Thursday, June 22, 2006

connecting dots




my very first memory is of me, around 15 months old, sitting on a brown, tan and orange woven rug in stuttgart, germany. suddenly, my pregnant mother scoops me up and takes me to the door. outside it is snowing. we live on a steep hill. as we peer out of the open doorway, snowflakes floating down softly, my mom says over and over, "she's an angel! she's such an angel!!" there is a thin stooped old woman, grey hair pulled back in a neat bun, wearing brown square heeled lace up shoes coming slowly up the hill carrying something wrapped in brown paper.

my mom places me in a playpen and i watch the commotion as she scurries in and out of the kitchen, serving tea as they sit at the end of the dining room table. she opens the package shrieking and laughing in delight. it is a coo coo clock.

for the longest time, this image of the older woman bearing gifts was my image of an angel. ("she's an angel! she's such an angel!!"). sometime in my 20's, i started praying to specific "spirit guides" beyond the holy trinity, embracing other spiritual traditions' icons and making up some of my own. somewhere along the way, i started calling my first memory angel, "grandma coo coo", the wisest funniest angel of them all.

in my late 20's, i meet my partner in work and life. i also meet his grandmother. her name is lois coogle and she loves coo coo clocks. later i find out that the young grandkids can't pronounce "coogle" so they just call her grandma coo coo. 2 weeks ago, she moved on to the next life at 90 yrs old. she got her master's degree in statistical mathematics. (unheard of for women at that time.) but she spent her life as an artist, a painter. everyone said that she didn't like to cook or clean but painted everything in sight. her kids joked that if you stood still near her too long you'd get painted too. and that she might forget the sandwich in their school lunch but she'd always remember to paint a picture on the outside of the paper sac or paint "i love you" on a card placed inside.

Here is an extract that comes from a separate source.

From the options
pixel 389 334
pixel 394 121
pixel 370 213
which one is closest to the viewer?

the metal scrap angel pictured is in honor of lois, constructed from a broken piece of garden art from her yard in georgia and a metal piece found at a beach front gravel mine on vashon island. the thinking cap / halo is part of a bottle with a cap that says "choice is good".

may we all remember that aspect of ourselves, the wise funny parts, the prophetically silly parts and the brilliant delightful parts!!

happy solstice
shine on!

p.s. the other angel can actually fly. you put a finger in his mouth (hand facing outward from your body), grab his little feet with the other hand, pull back and release. (parts gathered from a parking lot and a retirement party! thanks cynthia!)

Tuesday, June 06, 2006

internal angular momentum


what i know about flying:

when i was 2, i would sneak out into the back yard and spin in circles until i was totally dizzy. then i would weave about the yard in that altered state, thinking i was hovering over the ground. no matter that it was just my perception, i experienced flying in total joy and delight.

the clear mind belongs to spirit and is like the immortality of childhood. it calls us to rise up to life, to rise up to the task, to buoyantly rise above the challenges, to foster self-respect which keeps us aloft as the next challenges surface.

in my dreams of late i fly through maze-like houses. i keep coming to deadends. my arms are so very very tired but i am determined to get to the center.
somehow in my psyche, this major aerobic activity promises to manifest evanescence, the lightness of a young heart. ....besides,"how can you keep your feet on the ground when you were meant to fly?" (some ol' country song)

like the larger bodies in the universe may we work with gravity (and the things that bring us down) to exercise our internal angular momentum (spin)!